O projeto, chamado “Desenvolvimento de Tecnologia para Monitoramento do Aedes aegypti Utilizando Inteligência Artificial”, visa criar uma rede de monitoramento que vai além do que estamos acostumados. Em vez de depender apenas de relatórios manuais sobre casos de dengue ou de armadilhas físicas, a ideia é utilizar sensores óticos e algoritmos de inteligência artificial. Com isso, o sistema será capaz de detectar os sons dos mosquitos e identificar a espécie, tudo em tempo real.
Atualmente, o monitoramento é feito de forma bem tradicional, o que pode levar a atrasos na coleta de informações. Mas com essa nova tecnologia, será possível identificar quando e onde os Aedes aegypti estão mais ativos. O equipamento promete detectar cerca de 3.500 espécies de mosquitos, sendo que 200 delas podem transmitir doenças. A inteligência artificial vai analisar os sons dos insetos e informar, por exemplo, se um mosquito já picou alguém.

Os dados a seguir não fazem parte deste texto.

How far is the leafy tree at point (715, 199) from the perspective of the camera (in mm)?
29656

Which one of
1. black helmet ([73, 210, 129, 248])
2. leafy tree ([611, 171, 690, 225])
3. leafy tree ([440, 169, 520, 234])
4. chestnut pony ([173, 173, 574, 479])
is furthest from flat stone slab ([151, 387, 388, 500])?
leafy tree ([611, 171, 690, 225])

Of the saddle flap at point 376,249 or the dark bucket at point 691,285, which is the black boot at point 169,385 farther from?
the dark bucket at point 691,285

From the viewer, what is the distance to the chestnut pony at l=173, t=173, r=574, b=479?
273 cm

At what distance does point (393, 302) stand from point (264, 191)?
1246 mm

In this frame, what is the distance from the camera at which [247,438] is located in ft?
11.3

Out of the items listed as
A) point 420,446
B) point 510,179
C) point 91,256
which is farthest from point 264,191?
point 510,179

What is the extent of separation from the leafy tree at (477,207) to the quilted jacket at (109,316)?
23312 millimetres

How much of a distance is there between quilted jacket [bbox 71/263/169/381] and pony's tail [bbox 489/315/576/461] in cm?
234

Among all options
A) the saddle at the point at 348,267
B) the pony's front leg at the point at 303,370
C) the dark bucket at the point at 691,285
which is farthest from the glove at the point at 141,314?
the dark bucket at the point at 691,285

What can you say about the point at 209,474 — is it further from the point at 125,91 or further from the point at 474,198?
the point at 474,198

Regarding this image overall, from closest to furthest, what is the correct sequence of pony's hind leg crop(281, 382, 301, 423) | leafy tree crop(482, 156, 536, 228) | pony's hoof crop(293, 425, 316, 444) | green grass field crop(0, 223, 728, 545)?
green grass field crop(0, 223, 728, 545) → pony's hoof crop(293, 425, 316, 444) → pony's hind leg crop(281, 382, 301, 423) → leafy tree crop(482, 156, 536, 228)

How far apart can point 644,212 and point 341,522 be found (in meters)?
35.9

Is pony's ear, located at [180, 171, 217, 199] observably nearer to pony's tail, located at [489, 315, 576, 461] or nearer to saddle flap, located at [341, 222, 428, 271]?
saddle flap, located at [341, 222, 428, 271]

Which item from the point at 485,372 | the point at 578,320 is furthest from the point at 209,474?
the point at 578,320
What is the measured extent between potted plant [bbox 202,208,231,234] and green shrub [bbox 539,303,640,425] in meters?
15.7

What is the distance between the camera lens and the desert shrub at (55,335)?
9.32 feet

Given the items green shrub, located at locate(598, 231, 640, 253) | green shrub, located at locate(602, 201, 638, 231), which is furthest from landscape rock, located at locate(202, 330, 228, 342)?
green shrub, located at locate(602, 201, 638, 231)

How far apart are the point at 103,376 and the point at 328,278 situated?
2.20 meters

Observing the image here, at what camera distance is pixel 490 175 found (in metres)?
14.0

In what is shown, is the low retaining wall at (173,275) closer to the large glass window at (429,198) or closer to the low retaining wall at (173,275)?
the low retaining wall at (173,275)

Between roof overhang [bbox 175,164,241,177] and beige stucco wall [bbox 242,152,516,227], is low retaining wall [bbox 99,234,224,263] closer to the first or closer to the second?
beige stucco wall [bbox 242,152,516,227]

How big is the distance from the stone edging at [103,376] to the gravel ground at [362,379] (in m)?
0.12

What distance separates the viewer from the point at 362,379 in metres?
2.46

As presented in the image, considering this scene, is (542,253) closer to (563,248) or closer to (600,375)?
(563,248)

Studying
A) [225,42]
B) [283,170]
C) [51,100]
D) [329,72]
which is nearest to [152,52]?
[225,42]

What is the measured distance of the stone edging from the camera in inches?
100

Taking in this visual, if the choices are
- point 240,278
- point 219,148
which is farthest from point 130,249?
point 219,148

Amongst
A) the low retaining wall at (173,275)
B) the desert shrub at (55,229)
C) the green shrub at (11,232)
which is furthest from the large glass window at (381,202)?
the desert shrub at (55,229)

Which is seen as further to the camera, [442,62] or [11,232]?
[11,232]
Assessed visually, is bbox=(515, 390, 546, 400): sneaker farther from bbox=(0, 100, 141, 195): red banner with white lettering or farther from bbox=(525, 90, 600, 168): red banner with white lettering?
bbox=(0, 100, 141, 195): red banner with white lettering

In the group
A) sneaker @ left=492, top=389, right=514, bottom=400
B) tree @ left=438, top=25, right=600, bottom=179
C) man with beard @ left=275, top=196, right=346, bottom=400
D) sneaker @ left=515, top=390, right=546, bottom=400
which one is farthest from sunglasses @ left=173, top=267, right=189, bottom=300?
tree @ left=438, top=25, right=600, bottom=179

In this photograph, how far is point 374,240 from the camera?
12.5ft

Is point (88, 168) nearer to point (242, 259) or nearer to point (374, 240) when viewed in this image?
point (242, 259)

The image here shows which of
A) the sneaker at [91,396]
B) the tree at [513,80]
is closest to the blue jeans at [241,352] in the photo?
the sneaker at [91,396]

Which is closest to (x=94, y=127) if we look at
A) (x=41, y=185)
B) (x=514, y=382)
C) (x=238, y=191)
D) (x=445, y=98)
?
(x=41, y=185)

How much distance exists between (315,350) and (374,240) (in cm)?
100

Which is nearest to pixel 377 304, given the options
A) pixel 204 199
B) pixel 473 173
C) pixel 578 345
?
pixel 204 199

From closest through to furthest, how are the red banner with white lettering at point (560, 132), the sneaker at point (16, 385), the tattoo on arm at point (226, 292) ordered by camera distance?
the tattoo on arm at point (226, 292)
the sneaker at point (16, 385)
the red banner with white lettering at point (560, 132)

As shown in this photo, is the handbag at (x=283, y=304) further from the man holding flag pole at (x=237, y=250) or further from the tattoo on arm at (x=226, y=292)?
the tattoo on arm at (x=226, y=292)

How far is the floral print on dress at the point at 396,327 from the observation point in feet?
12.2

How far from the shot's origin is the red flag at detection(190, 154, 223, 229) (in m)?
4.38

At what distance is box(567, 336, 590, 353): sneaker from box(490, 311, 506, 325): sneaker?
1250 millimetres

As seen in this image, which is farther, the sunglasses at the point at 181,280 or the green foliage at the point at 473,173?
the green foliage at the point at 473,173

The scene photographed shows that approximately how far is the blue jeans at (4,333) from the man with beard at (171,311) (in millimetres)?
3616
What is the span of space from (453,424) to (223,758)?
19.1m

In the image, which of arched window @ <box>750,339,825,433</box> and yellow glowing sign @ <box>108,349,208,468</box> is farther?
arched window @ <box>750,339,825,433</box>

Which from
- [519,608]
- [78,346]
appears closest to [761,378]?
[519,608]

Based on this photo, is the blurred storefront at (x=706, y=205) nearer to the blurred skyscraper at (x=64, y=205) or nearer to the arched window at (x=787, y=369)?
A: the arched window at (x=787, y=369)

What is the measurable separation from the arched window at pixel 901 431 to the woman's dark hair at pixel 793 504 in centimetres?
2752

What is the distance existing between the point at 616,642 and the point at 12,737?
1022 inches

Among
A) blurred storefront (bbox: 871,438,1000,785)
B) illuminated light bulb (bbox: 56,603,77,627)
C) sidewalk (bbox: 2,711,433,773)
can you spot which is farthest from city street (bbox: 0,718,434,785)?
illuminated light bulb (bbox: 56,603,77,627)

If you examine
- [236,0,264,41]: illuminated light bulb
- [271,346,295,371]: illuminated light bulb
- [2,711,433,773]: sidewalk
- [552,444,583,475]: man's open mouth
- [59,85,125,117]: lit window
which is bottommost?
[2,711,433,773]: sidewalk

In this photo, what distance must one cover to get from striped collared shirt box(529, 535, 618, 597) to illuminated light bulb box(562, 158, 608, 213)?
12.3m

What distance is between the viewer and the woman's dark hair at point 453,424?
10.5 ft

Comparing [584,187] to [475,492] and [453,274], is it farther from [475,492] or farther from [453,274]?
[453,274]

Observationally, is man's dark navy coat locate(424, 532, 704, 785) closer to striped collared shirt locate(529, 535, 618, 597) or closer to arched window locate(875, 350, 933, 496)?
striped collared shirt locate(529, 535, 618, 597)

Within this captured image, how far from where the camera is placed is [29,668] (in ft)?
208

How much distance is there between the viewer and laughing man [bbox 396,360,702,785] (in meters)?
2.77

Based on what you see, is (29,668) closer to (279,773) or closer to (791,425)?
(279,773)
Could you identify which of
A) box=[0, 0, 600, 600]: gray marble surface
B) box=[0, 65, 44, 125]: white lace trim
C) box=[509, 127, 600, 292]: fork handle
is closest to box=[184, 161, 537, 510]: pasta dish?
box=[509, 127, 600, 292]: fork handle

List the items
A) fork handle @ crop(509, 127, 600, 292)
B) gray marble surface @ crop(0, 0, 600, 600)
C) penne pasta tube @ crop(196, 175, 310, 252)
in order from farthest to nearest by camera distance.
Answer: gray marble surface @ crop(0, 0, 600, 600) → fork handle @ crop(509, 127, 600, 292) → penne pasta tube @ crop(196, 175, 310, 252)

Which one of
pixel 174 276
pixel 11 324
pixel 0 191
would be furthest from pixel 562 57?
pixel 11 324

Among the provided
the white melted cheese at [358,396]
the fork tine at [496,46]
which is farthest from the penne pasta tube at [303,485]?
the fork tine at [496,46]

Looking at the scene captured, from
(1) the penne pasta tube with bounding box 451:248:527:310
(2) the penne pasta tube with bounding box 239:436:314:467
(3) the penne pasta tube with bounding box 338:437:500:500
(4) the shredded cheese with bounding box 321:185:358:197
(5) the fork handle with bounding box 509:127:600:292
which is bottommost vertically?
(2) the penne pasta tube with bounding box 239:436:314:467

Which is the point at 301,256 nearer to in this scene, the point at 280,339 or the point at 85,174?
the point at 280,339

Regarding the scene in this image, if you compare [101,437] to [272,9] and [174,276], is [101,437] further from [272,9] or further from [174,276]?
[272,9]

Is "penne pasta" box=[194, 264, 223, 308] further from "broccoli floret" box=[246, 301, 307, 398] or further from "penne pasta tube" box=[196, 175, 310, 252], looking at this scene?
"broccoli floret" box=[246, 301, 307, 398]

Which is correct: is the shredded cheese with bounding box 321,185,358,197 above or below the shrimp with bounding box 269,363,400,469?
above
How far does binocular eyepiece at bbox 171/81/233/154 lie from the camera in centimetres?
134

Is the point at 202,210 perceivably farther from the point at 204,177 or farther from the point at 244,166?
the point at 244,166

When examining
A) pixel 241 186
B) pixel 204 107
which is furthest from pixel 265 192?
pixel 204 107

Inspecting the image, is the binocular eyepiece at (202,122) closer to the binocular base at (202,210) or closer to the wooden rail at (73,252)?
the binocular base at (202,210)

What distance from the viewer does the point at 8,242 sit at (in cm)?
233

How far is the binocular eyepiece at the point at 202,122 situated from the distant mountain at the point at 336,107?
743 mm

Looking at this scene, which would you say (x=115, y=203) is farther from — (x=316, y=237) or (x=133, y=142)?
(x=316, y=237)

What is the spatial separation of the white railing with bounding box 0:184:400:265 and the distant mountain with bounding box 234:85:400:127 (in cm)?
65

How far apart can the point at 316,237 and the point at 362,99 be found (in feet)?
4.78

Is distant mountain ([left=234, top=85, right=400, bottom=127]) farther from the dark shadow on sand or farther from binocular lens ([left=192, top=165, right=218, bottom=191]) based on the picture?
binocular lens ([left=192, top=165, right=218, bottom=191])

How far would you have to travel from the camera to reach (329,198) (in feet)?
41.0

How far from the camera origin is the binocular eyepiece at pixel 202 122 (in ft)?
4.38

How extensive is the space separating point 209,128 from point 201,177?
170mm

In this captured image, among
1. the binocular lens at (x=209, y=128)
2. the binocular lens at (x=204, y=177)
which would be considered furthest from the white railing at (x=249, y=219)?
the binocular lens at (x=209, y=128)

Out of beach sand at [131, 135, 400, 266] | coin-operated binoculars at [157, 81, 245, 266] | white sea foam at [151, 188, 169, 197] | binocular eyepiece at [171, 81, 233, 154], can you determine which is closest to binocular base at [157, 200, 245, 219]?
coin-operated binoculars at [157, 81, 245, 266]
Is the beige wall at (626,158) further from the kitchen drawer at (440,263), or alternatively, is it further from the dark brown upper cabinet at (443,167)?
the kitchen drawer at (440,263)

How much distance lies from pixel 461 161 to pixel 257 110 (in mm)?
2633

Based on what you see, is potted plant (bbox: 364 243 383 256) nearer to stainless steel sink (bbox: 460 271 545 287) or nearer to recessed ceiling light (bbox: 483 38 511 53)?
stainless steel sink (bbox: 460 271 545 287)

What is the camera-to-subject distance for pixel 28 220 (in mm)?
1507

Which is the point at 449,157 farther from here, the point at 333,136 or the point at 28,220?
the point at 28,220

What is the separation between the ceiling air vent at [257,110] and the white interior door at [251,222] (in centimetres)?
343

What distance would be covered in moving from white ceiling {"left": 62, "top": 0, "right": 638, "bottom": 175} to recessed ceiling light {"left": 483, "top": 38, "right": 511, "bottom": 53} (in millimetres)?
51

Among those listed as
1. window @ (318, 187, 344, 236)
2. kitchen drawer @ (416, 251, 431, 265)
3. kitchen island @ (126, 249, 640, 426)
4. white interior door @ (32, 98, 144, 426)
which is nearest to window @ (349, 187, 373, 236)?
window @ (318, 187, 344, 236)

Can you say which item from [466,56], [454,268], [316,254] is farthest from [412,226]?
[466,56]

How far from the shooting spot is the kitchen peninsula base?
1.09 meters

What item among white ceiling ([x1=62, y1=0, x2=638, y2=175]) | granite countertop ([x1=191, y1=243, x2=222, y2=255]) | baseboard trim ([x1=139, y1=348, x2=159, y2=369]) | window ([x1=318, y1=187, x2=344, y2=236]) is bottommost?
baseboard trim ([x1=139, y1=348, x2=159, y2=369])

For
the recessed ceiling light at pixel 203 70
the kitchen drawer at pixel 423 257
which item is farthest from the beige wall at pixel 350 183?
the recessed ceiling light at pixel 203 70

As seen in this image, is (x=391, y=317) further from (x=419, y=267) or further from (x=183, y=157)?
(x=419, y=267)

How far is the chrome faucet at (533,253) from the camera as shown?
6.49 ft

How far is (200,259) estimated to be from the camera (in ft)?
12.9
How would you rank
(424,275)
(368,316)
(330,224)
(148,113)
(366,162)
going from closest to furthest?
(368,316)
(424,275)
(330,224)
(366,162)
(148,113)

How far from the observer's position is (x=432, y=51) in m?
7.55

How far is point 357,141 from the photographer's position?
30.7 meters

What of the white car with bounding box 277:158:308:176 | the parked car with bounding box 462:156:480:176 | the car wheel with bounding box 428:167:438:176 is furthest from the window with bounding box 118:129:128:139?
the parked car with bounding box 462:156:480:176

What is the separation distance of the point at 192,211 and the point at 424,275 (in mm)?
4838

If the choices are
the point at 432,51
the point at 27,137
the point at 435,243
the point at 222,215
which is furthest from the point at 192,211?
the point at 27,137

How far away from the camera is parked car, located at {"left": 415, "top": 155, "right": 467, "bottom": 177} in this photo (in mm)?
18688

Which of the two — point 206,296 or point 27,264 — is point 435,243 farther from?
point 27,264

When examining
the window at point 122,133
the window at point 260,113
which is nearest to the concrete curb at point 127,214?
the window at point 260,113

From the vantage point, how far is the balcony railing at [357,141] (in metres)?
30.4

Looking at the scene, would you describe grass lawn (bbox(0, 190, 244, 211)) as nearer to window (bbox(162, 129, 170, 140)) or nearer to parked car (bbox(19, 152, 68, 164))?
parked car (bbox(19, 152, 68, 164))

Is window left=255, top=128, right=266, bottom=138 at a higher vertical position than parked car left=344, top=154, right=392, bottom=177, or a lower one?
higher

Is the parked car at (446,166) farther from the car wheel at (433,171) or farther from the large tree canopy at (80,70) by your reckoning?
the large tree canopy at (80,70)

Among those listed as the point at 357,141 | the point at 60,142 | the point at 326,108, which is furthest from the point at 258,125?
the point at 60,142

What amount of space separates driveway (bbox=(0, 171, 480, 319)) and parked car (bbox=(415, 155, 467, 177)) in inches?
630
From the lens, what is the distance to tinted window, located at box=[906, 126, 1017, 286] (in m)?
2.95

A pesquisa já tem autorização e começará a ser aplicada no ano que vem, permitindo um monitoramento automático e em tempo real. O professor André Gustavo Maletzke, do curso de Ciências da Computação na Unioeste, está à frente desse projeto, que conta com o apoio do Centro de Zoonoses. Ele ressalta que saber quantos mosquitos estão circulando pela cidade é fundamental para tomar decisões rápidas em caso de surto.
Uma das vantagens desse sistema é o custo. Os sensores óticos são bem mais acessíveis do que outros equipamentos, custando até dez vezes menos. Isso é ótimo, porque serão necessários muitos dispositivos para monitorar uma área grande. A partir de 2026, esses sensores serão instalados em armadilhas já existentes no município, garantindo que, ao capturar um mosquito, a tecnologia consiga identificar suas características.
Essa pesquisa já está em andamento há cerca de dez anos na Unioeste e conta com a colaboração de universidades renomadas, como a Universidade de São Paulo (USP) e instituições internacionais. Foz do Iguaçu foi escolhida para ser a primeira cidade a usar essa tecnologia devido ao seu alto índice de infestação pelo Aedes aegypti.
O diretor do Campus Foz do Iguaçu, Sérgio Moacir Fabriz, destaca a importância desse projeto para a comunidade. Ele acredita que a pesquisa não só beneficia a cidade, mas também contribui para a prevenção de doenças em várias partes do mundo.
A Prefeitura de Foz do Iguaçu também está comprometida em dar o suporte necessário para a execução do projeto. O prefeito Silva e Luna vê essa parceria como um grande avanço na prevenção e proteção da população. E o secretário municipal de Saúde, Fábio Mello, lembra que a Unioeste já tem um histórico de colaboração com a prefeitura em várias áreas, o que torna essa nova iniciativa ainda mais valiosa.
Com essa inovação, Foz do Iguaçu está dando um passo importante na luta contra a dengue, mostrando que a ciência e a tecnologia podem fazer uma grande diferença na saúde pública.